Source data
■ ■ ■ ■ ■ ■ ■

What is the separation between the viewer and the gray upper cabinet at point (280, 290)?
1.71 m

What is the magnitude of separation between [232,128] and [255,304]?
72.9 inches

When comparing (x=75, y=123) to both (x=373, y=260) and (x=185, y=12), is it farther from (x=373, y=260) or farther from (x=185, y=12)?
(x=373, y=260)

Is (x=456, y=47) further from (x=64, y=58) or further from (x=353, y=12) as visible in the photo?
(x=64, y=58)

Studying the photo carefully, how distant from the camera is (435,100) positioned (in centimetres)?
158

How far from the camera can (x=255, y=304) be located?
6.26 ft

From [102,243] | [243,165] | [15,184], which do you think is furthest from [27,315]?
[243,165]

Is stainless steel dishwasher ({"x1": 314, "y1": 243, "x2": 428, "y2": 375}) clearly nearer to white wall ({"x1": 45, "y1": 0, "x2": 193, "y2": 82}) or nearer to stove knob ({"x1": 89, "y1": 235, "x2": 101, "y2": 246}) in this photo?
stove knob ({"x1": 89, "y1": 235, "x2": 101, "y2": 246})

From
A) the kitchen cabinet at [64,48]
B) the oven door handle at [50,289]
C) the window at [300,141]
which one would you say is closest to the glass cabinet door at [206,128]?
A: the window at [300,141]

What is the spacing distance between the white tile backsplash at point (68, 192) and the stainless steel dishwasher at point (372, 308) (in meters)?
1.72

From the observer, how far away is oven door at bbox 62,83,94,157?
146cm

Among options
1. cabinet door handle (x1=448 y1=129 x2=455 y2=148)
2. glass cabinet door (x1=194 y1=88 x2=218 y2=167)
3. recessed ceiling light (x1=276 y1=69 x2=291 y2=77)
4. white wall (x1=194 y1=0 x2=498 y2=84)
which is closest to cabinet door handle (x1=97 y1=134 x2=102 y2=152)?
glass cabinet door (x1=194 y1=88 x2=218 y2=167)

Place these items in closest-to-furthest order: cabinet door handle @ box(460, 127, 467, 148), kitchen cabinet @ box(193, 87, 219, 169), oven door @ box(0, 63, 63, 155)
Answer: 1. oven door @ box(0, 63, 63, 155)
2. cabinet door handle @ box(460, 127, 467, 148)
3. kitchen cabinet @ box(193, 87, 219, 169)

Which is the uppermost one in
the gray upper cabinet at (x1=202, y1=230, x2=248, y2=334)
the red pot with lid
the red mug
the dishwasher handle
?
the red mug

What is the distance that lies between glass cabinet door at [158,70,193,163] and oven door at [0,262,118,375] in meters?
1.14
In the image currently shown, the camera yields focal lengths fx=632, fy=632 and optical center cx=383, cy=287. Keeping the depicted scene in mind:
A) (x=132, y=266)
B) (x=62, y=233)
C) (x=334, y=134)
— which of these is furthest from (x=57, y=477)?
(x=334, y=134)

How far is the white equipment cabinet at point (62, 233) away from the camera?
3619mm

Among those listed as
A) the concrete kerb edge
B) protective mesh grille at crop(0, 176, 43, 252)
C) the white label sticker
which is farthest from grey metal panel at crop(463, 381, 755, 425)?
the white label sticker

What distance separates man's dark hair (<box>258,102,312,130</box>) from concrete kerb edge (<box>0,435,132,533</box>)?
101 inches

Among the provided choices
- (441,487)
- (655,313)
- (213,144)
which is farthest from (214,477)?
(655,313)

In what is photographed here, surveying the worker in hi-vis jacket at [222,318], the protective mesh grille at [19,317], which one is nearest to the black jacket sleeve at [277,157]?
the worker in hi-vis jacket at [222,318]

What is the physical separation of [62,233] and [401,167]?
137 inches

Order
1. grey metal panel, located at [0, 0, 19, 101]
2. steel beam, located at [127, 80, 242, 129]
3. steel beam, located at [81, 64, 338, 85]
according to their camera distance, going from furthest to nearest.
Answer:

■ ■ ■ ■ ■ ■ ■

What you have to do
Rewrite the data from the line with "Is stainless steel" up to and including the line with "A: the window at [300,141]", renaming "glass cabinet door" to "display cabinet door" and leaving everything else unchanged.

The answer
Is stainless steel dishwasher ({"x1": 314, "y1": 243, "x2": 428, "y2": 375}) clearly nearer to white wall ({"x1": 45, "y1": 0, "x2": 193, "y2": 82}) or nearer to stove knob ({"x1": 89, "y1": 235, "x2": 101, "y2": 246}) in this photo?
stove knob ({"x1": 89, "y1": 235, "x2": 101, "y2": 246})

From
A) the kitchen cabinet at [64,48]
B) the oven door handle at [50,289]
C) the window at [300,141]
which one would you say is closest to the display cabinet door at [206,128]?
A: the window at [300,141]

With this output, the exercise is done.